Op/Ed - Benghazi: What really matters.

by Pete Scobell, Fmr Navy Seal Officer

When the initial reports of the Benghazi attacks began to surface along with reports detailing attacks on the Embassies in Cairo and Sanaa on September 11th, I wasn't surprised. Like many other Americans, I assumed that those in the Embassies were prepared for this contingency given their locations and the symbolic date. I was saddened to hear of Ambassador Chris Steven's death as well as the "other Americans," and my sadness was deepened when I learned that two of the Americans killed in the attack along with the Ambassador were former Navy SEALs, one of whom was a friend and former teammate. Little did I know that this would develop into the debacle it has since become. All political drama aside, the piece of this story I choose to hang onto has nothing to do with the finger pointing or political side stepping aimed at preserving the integrity of the current administration long enough to get reelected. Men sacrificed themselves for one another and for their country. What kind of a man, in the face of overwhelming odds, knowingly and freely lays down his life for the man next to him? Glen Doherty and Ty Woods did just that. At that moment it didn't matter that they had been Navy SEALs or that they were now contractors operating under different laws and rules of engagement. History doesn't remember "Golgatha Gate" and the political fallout of crucifying Jesus. An entire religion was born from that simple act of suffering and sacrifice, not the reelection of Pontius Pilate. I'm not implying that Glen and Ty were the sons of God and that President Obama is the fifth Perfect of the Judaea Providence. What I'm saying is that politics and bureaucracy trend towards failure and that individuals have the capacity to instantaneously realize divine greatness despite being captives of a flawed and broken system led by individuals who do not possess comparable character.

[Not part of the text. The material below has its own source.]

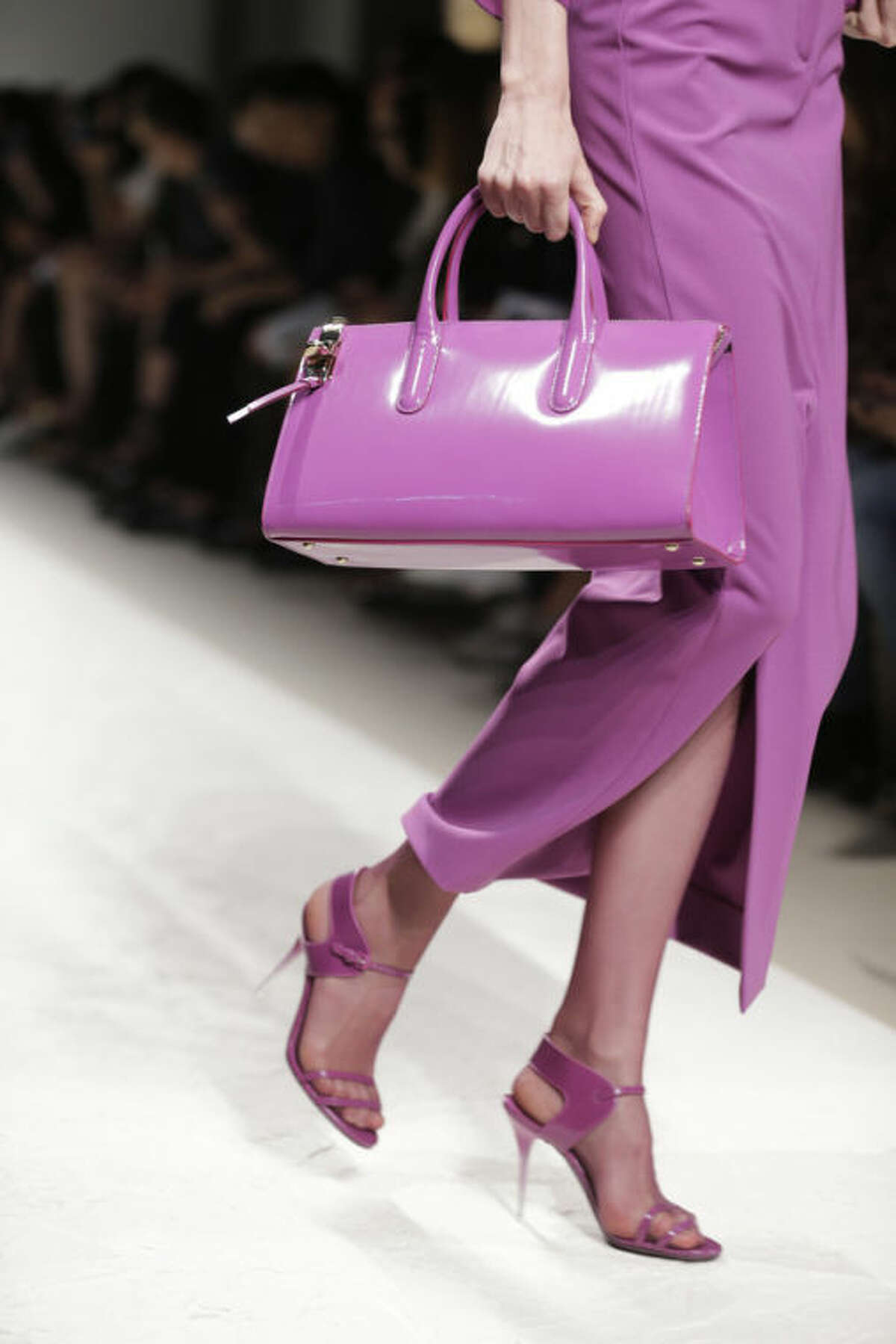 FILE - In this Sept. 19, 2013 file photo, a model wears a creation for Max Mara women's Spring-Summer 2014 collection, part of the Milan Fashion Week, unveiled in Milan, Italy. Orchid is growing on us: A version of the purple hue is Pantone Inc.?'s color of the year for 2014. AP Photo/Luca Bruno)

Take their past and future out of the convoluted story and focus on the cold hard truths people face when in combat. You either fight or you run. What makes a person stand and fight to the death? Is it an oath to a piece of paper or a paycheck? No. People fight to the death for the respect and love of the individuals next to them. It's their common lives , shared suffering, and love for one another's unlimited futures that keeps them in the fight. The actions of two Americans in battle and the character they displayed in the face of overwhelming odds should be what guilts this administration into letting the truth be told. When I learned that Glen and Ty engaged the enemy until the very last breath of air left their lungs, my sadness turned to pride, and my pride to envy. They were blessed with warrior's deaths and they died fighting alongside one another. Their actions should make all of us ask ourselves hard questions. For those who understand what I'm talking about, no explanation is required, and for those who don't, these are the only words I can find in a feeble attempt to describe it. My heart goes out to Glen and Ty's families. The confusion and grief that follows the loss is unbearable at times. However, I hope eventually the families can put aside the politics and the hate for those who should have and most likely could have acted in the aid of their loved ones. When this all settles, I believe what will remain is the towering example of character these two men displayed. When this is all said and done, this event should not be remembered for the failure and lack of character displayed by the political leadership, but rather by the simple and powerful act of selfless sacrifice by individuals for one another.

The truth will come out, it always does. I know the truth is sitting in someone's gut somewhere and it's eating them up inside. The moral dilemma they are wrestling with will only continue to grow and consume them until they are compelled to act in order to preserve their own character and soul. I just hope it is not too late...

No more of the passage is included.